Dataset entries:
Content starts

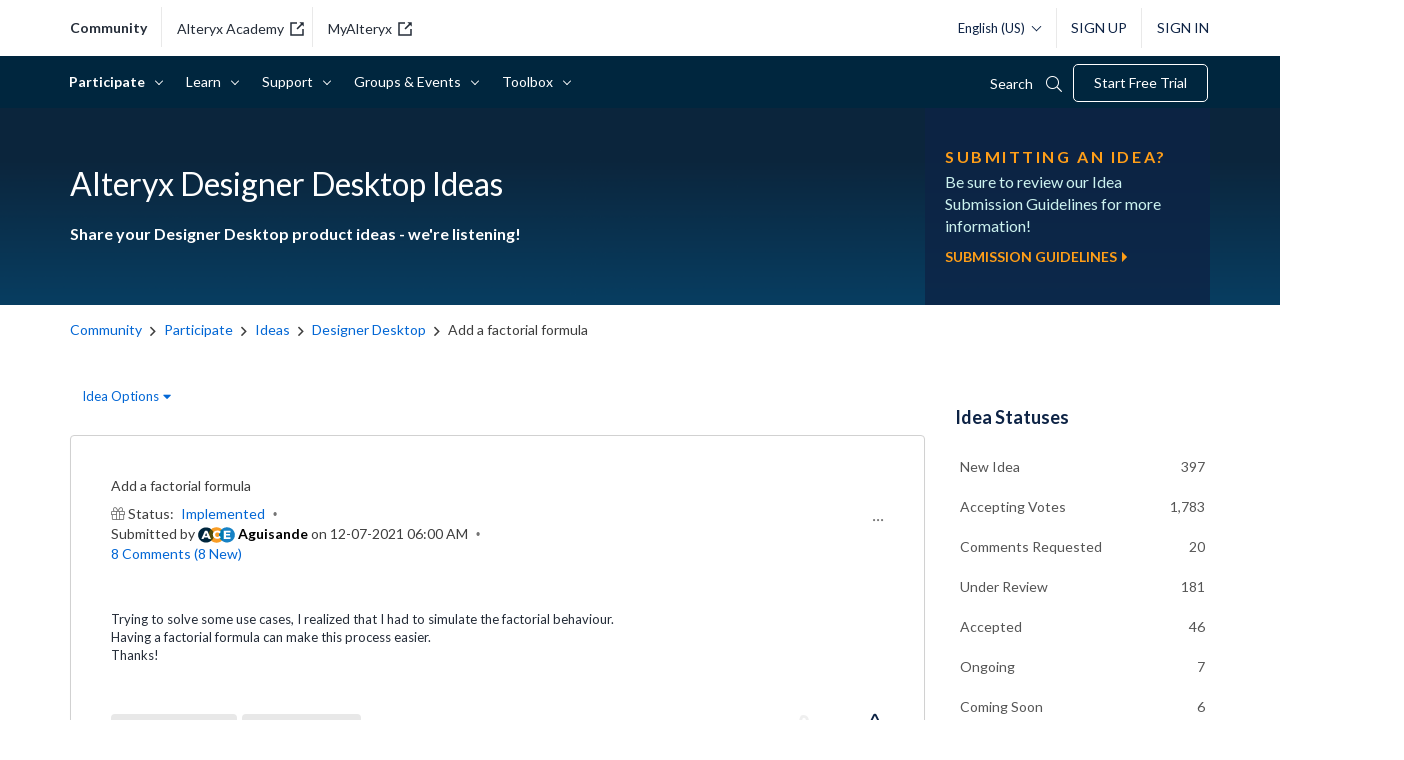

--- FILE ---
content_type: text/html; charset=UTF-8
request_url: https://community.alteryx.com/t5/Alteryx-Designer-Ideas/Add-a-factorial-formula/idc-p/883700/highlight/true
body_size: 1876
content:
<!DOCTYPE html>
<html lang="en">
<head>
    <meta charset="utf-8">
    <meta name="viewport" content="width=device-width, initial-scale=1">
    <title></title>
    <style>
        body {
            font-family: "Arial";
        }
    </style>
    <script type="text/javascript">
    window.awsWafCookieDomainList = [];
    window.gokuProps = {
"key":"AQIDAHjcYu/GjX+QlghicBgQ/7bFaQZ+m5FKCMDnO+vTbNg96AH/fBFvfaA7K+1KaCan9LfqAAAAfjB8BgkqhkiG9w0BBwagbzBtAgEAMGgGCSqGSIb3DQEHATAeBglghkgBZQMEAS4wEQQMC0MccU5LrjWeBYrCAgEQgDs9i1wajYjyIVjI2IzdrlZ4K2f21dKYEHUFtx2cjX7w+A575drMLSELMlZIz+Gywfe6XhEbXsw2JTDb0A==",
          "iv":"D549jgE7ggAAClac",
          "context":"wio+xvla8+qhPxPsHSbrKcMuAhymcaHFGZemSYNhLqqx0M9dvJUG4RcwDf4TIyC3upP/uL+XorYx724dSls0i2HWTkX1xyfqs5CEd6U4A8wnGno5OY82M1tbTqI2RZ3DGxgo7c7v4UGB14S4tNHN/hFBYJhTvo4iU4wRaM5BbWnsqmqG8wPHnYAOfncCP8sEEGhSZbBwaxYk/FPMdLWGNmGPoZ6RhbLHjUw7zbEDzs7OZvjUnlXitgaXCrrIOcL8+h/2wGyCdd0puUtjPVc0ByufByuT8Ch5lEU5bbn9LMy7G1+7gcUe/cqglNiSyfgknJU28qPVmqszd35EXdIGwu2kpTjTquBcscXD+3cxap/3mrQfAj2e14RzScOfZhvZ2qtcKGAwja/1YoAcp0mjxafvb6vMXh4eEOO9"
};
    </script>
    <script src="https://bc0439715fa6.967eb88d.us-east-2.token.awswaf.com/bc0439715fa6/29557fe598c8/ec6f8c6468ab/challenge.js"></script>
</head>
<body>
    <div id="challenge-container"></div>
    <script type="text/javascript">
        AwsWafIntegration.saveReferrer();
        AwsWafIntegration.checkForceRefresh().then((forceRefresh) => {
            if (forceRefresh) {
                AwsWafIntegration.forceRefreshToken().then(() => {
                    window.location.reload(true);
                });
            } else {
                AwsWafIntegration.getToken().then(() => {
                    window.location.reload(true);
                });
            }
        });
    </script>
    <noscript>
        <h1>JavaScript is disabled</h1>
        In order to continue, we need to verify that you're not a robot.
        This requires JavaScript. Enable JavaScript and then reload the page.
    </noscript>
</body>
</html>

Content ends

**What you need to do**
The answer should be all lines from the entries above that hold the word "challenge".

**Result below**
    <script src="https://bc0439715fa6.967eb88d.us-east-2.token.awswaf.com/bc0439715fa6/29557fe598c8/ec6f8c6468ab/challenge.js"></script>
    <div id="challenge-container"></div>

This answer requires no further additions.